I had a recent thread here where I theorized that if boys had the same latitude as girls to be "tomgirls" while growing up then the MTF community would most likely be much smaller than it presently is as these men would grow up liking feminine behaviour/clothes but not identifying themselves as CDs nor deluding themselves that they want to go the whole way and emulate the female gender. They would effectively get the fantasy zeal out of their system.

Think about this - people estimate that MTF cds range anywhere from 2% to 10% of the population. These numbers also correspond faily neatly with the numbers of tomboys in the female population. It seems reasonable to assume that tomboys are thus a reflection of gender identity issues which affect boys and girls equally but of course are only visible among girls. Probably about half of boys and girls get through their gender issues and grow up "normal". The other half develop into cds - but male and female cds grow into very different animals largely due to the different social circumstances that affect the genders. I think there are female cds who do not recognize themselves as such because crossdressing is defined by the MTF experience which is different from how they express their transgenderism.

So to answer the original question, tomboys are prototype cds, some will become transgendered as adults, some will not.

To me female cds have the right idea of what transgenderism is all about, namely integrating their masculine qualities into their normal personality and lifestyle rather than having the split personality and secretive lifestyle which is so common in the distorted MTF community.

Kate Simmons
10-17-2006, 04:54 AM
Guess I'm a "Tomgirl" with a "Tomboy" attitude then. I'm feminine but "rough and tumble". I can be sweet but won't take any BS. Am I one of a kind or just being myself?:happy: Ericka

Shadowls
10-17-2006, 11:20 AM
Satrana: I kind see it the same way your talking about and i guess that's why i wish i could take all you back home to CA with me and build a castle. In cali it's doesn't seem all that odd to know some one who is a cd, tv, tg, or ts. the general resonce is "ok and ?" and the next question fallows "are they into men, women, both?" it seems like such a nonissuse. i guess i wont ever understand why every one else makes how other people are a big issuse. i guess i will never understand hate, fear, and nonacceptance of other people.

Satrana
10-18-2006, 05:48 AM
Shadowls

I think intolerance is a natural feeling in that from our evolution when people from another tribe were often a threat to our existance either through direct warfare or by competing with us for the same resources. We naturally fear anyone different from us who is not part of our tribe, part of our extended family.

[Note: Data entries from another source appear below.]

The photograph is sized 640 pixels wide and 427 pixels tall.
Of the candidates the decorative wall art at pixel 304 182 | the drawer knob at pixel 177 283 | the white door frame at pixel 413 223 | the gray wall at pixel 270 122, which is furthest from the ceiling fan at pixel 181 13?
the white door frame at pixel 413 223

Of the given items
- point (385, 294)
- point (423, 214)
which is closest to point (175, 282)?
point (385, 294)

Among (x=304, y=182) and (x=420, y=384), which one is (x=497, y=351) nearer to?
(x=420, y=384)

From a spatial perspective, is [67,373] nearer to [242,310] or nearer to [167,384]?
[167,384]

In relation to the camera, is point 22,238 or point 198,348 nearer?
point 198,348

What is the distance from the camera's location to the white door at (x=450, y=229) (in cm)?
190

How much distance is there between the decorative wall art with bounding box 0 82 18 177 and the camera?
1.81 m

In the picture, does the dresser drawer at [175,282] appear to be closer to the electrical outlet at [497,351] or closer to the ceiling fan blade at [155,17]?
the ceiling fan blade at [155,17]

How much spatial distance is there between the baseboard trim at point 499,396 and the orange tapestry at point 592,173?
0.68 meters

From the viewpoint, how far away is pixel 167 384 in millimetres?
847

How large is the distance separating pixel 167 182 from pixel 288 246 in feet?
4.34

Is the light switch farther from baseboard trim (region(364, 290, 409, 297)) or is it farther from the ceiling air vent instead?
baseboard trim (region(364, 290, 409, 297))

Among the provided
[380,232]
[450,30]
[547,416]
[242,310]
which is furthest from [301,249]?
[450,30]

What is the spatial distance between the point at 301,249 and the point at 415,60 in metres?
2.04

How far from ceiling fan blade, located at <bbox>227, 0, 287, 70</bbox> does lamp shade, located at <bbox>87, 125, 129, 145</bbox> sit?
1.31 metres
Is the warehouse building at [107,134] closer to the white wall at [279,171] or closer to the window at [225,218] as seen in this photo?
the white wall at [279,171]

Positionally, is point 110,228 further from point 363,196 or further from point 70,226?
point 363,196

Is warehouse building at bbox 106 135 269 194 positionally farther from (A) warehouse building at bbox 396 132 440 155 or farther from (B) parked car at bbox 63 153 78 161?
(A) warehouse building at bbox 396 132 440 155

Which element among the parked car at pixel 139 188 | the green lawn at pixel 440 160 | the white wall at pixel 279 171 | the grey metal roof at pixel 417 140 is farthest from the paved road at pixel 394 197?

But this natural instinct is easily over-ridden. You just need to recognise the signs and nip it in the bud. Everyone is capable of becoming tolerant of different folks. Unfortunately some people delight in this basic instinct because it gives them an opportunity to feel better about themselves by putting other people down. For me, intolerance is really a sign of low self-esteem which is why it will never go away. There will always be people who enjoy hating and attacking others to feel morally superior.